セレクトのキーワードは“最小単位のプロダクト”。「モノづくり目線で“面白い”ものを集めています。作り手の思いが反映している小さな単位で作られているプロダクトを大切にしたいと思っています。ジャンルを超えた同じ空気感を感じるセレクトを実感できることができます」という築地さんの言葉は、生産国や年代、タイプやデザイン傾向などさまざまなカテゴリーの縛りを超えて、共通の感覚を持てる新しい物選びをしていると言えそうです。「小さい単位でつくるものは安くできないし、贅沢でもあるんでけど、“面白い”ってそういうことかなと考えました。想像力をかき立てるもの、ストーリーのあるものを選んでいきたいと思います」。
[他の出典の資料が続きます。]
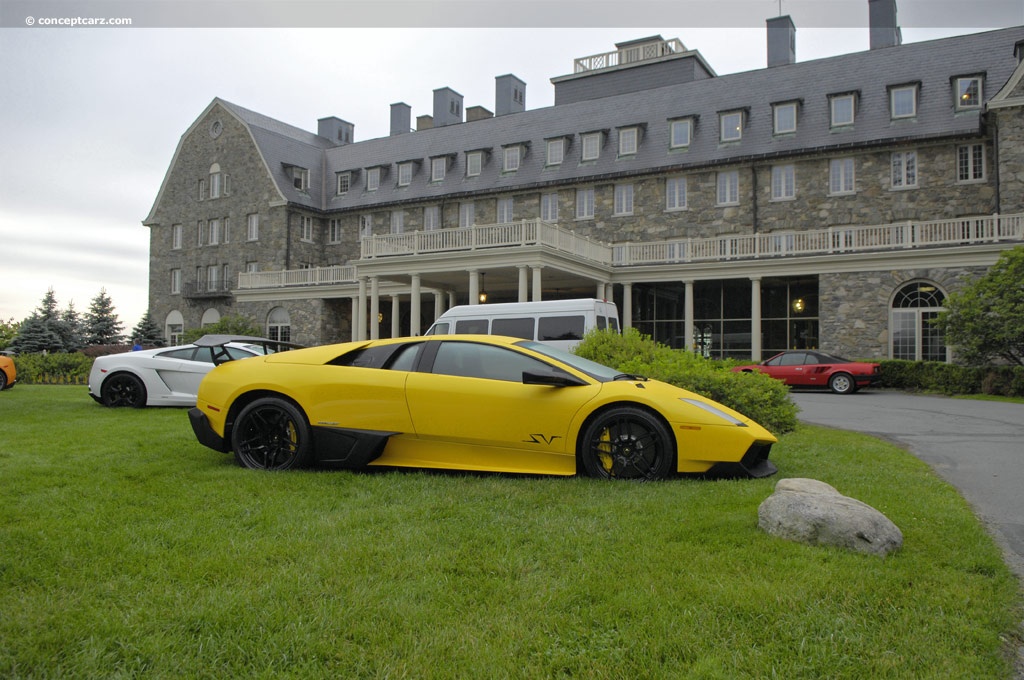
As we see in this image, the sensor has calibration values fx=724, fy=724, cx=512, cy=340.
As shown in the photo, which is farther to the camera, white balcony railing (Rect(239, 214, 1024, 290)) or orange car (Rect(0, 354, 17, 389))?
white balcony railing (Rect(239, 214, 1024, 290))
『ドワネル』の外観。ドイツや、ベルギーにあるギャラリーや雑貨屋さんをヒントにデザイン。
ワインと雑貨がすっきり仲良く陳列されています。手前はTEMBEAとのコラボで作ったワイントート7,875円。
『ドワネル』は、のんびり陳列(?)。ベルント・フリーベリなどコレクティブルなアイテムが。
『ドワネル』は現行品が中心。おうちの中のお掃除道具もいっぱい。
ラピエールの思想を受け継ぐジュラのフィリップ・ボールナール。
優しい色と薄くて少し変形した風合いが絶妙なオランダ、マッカム社のカップ。

できたばかりの『ビオトープ』は、事務所を兼ねたフロアにしつらえられた正方形のオリジナルの棚に、北欧でよく見かける圧縮陳列で、商品がぎゅぎゅっと詰め込まれています。フィンランドとスウェーデンのヴィンテージが中心。「前回のお店はストックホルムのアンティークショップをイメージしていました、今回はフィンランドのアンティークショップのイメージです。仕切られた圧縮陳列は、お客さんに商品のことを伝えやすくなるうえ、オープンストックで在庫を把握できます。そしてグリッドの中で商品構成やディスプレイを考えるのが、楽しいんです」。
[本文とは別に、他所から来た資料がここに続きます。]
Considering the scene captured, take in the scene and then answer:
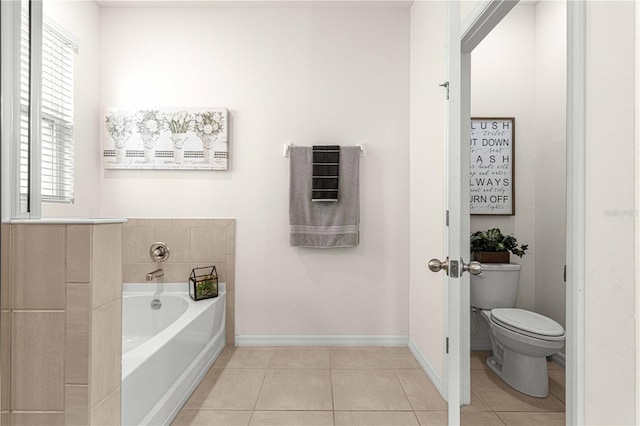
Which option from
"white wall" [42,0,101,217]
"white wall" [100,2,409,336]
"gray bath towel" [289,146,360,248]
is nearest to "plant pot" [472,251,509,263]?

年に6〜8回ヨーロッパに買い付けに出ているという築地さんの興味も、いまスウェーデンからフィンランドへ。「ぱきっとしている……。クリーンで、モダンで、シンプルなものが多い。最近、気分な感じ」とぽつり。2つの国の棚の境界線も、徐々にフィンランドが攻めていくことになりそうです。

では、こちらのお店のキーワードはなんでしょう?

「さて、どうしようかなと思っているところです。キッチンを展示スペースに入れこんで、お客さんに飲み物とか出せるスペースにするのもいいな、とか……。最初からばっちりとはルールや方向性を決めずに、徐々に変えていければいいなと思ってます」。コンセプトも将来も未知数のままスタートした『ビオトープ』。どこへ行くかは、これからのお楽しみです。
 

biotope(ビオトープ)
http://www.biotope.biz/
Tel:03-6447-0581
 
doinel(ドワネル)
http://doinel.net/
Tel:03-3470-5007
営業:13:00〜21:00 水曜定休

東京都港区北青山3-2-9小林ビル1,2F

*『ビオトープ』は2010年内は、アポイント制です。